The passage of AB 138 follows the start of a larger trend toward legislation intended to support pay equality and transparency. AB 138, and similarly designed legislation, aims to prevent continuous, inadvertent pay discrimination by obligating companies to pay salaries based upon skill, experience and current company pay ranges. The legislation also aims to create greater pay transparency, granting prospective employees valuable salary information to utilize during the negotiation process.
California’s Assembly Bill 138 does not prohibit a candidate from voluntarily, and without prompting, providing previous salary information. However, organizations may not rely on this exception and must be diligent in complying with the law.
As pay equality legislation becomes law and we begin to see challenges work their way through the court system, we will see clarifying opinions and rulings to provide additional guidance to employers. At present time, little information is available regarding what may constitute a “reasonable request” or what organizations must provide as a response to such request when they do not have established pay scales or ranges for the position.

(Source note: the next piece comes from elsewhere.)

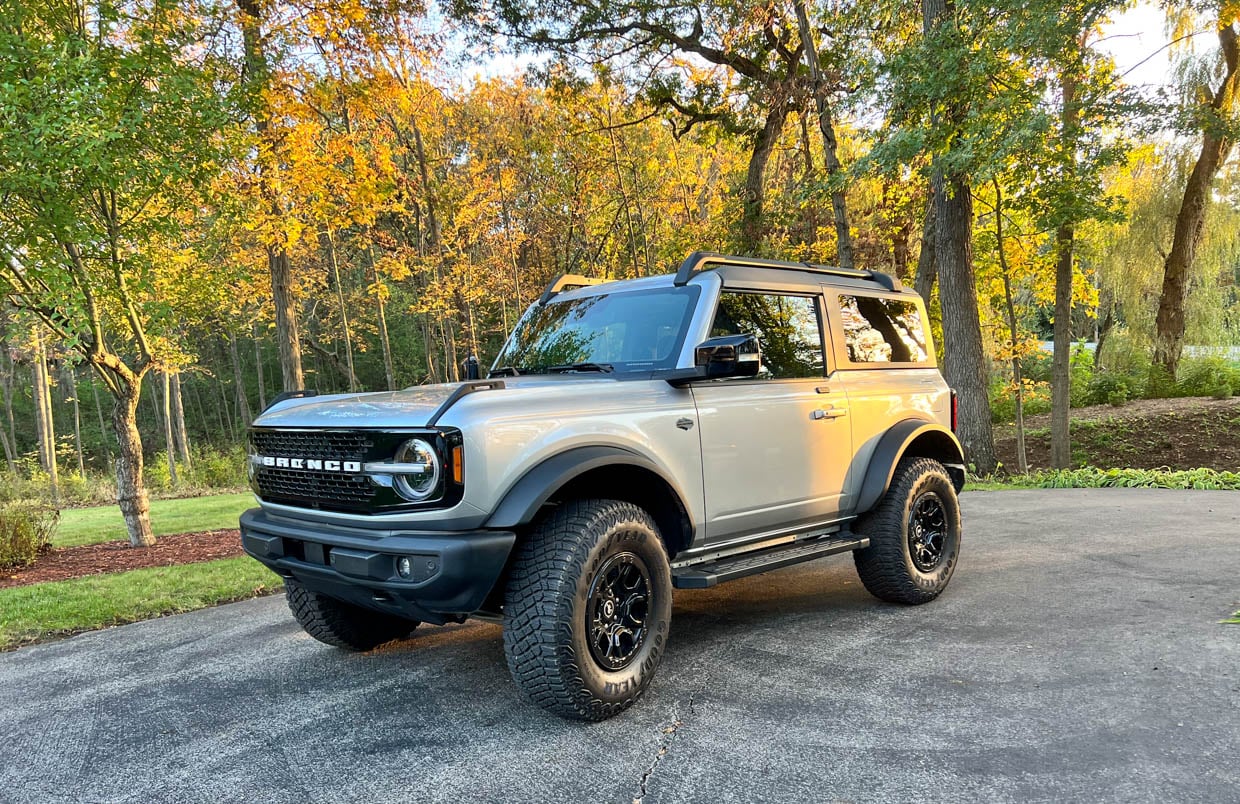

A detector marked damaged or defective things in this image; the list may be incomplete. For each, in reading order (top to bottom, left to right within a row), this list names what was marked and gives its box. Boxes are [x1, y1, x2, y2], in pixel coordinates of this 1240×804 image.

crack in asphalt [629, 689, 699, 804]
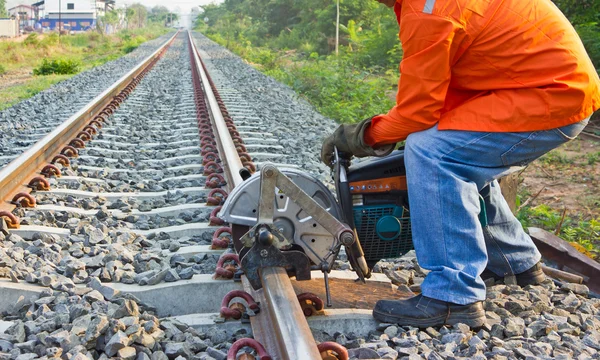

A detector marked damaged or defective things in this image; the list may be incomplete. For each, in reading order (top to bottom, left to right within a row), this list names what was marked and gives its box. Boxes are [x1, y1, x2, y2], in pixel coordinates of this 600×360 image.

rusty rail surface [0, 31, 178, 228]
rusty rail surface [188, 31, 324, 360]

Due to the broadening popularity of pay equality legislation, organizations with multi-state operations are encouraged to consider making uniform salary policy changes. We are also seeing an increase in requests for salary benchmarking studies and the development of salary range structures in order to have a consistent and defensible process for salary administration. We encourage companies to work with their legal counsel to review and amend existing pre-employment documentation, such as applications, and to educate their managers who interview and recruit prospective employees to ensure compliance with the law.